Mieux, ajoute-t-il d’un point de vue politique, “il a su attirer dans son appel au référendum des gens de droite mais aussi de gauche”. C’est sur cette dynamique similaire que souhaite s’appuyer Génération Frexit, et le Français pense que l’effet est déjà en train de prendre. “On voit déjà arriver des gens de tous bords. On a déjà plus de 1.500 inscrits alors qu’on vient seulement de lancer le mouvement”.

Un discours qui gagne déjà du terrain ?

Autre source d’inspiration pour sa communication, Génération Frexit a aussi emprunté beaucoup de codes à la campagne du Leave de 2016. A commencer le slogan : “reprendre le contrôle”. Charles-Henri Gallois estime d’ailleurs que cette idée commence déjà à être bien implantée dans les esprits politiques. “Les thèses du protectionnisme national ont gagné du terrain ces dernières années, même Emmanuel Macron parle de souveraineté aujourd’hui”.

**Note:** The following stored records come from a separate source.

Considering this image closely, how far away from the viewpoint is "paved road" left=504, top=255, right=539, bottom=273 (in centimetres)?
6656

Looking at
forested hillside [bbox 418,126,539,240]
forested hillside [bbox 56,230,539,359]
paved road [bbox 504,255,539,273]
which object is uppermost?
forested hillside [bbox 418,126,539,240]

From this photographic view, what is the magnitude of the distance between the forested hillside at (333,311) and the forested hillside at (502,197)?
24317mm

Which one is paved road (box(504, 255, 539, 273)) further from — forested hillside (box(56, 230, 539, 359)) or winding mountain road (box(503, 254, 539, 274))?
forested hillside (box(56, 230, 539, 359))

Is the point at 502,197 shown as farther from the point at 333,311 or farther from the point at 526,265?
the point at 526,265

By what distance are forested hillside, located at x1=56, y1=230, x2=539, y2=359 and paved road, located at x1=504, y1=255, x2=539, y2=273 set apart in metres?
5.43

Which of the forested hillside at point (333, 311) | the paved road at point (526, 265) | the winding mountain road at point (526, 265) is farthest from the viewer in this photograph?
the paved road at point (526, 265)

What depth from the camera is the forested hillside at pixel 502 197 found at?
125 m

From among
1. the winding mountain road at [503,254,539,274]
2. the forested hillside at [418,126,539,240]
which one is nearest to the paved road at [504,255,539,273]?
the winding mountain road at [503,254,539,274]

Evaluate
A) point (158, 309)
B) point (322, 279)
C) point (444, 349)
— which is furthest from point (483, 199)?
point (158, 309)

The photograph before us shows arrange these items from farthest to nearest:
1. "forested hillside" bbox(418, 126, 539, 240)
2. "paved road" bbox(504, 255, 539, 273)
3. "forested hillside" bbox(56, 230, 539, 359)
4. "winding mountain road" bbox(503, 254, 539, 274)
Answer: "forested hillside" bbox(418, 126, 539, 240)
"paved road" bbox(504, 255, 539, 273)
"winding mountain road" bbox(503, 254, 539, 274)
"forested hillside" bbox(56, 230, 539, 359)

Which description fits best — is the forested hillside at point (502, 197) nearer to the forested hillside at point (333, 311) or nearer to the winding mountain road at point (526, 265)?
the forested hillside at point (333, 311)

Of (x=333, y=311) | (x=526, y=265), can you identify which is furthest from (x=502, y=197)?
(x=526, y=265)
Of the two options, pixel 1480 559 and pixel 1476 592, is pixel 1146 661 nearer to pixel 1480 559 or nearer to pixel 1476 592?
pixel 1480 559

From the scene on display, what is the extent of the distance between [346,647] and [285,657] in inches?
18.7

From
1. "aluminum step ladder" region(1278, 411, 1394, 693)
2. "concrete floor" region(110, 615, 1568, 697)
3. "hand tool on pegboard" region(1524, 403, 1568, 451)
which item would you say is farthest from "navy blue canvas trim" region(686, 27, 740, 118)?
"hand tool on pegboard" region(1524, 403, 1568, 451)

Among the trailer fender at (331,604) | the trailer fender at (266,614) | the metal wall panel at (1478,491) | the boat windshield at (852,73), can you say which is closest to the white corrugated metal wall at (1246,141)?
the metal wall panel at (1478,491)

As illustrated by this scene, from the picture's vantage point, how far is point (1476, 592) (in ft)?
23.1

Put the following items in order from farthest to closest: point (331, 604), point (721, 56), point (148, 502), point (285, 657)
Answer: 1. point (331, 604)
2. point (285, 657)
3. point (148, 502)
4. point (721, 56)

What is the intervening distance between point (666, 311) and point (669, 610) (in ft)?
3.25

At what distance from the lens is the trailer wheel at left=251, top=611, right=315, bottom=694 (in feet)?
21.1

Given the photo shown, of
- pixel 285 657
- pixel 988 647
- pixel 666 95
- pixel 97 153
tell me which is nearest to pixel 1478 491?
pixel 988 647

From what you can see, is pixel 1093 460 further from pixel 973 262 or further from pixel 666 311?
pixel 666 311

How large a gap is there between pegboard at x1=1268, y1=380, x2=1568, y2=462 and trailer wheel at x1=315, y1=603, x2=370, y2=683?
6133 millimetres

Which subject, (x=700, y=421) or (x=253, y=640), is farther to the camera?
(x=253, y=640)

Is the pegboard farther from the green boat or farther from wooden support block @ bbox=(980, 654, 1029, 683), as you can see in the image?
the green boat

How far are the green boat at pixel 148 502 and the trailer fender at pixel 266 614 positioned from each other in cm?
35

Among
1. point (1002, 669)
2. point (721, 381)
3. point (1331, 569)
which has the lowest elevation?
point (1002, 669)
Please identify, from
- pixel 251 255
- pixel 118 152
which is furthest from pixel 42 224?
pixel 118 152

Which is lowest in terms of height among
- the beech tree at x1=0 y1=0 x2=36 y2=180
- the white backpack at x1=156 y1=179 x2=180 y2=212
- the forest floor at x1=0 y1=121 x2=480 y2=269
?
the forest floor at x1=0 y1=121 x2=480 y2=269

Cependant, Charles-Henri Gallois reconnaît que le chemin sera peut-être long et difficile pour convaincre les politiques et élus de mettre “au centre de la table” ce projet de référendum. Mais aussi faire basculer l’opinion publique. “Les Français n’ont pas encore vraiment conscience de toute l’influence concrète de l’Union européenne sur les lois”. Mais il croit dur comme fer qu’avec la crise sanitaire, les choses pourraient changer. “On a vu le micmac que cela a été sur la question des frontières, les pays européens ne parvenant pas à se mettre d’accord. Ou même sur l’approvisionnement alimentaire mais aussi sanitaire notamment sur la question des médicaments. La France a perdu beaucoup de sa souveraineté à cause des différents traités de libre-échange”. 

Reste à savoir si ce qui a marché au Royaume-Uni il y a quatre ans pourra être transposable en France, pays fondateur de l’Union européenne. Et si, à moins de deux ans de la présidentielle, les politiques et Français seront prêts à en débattre.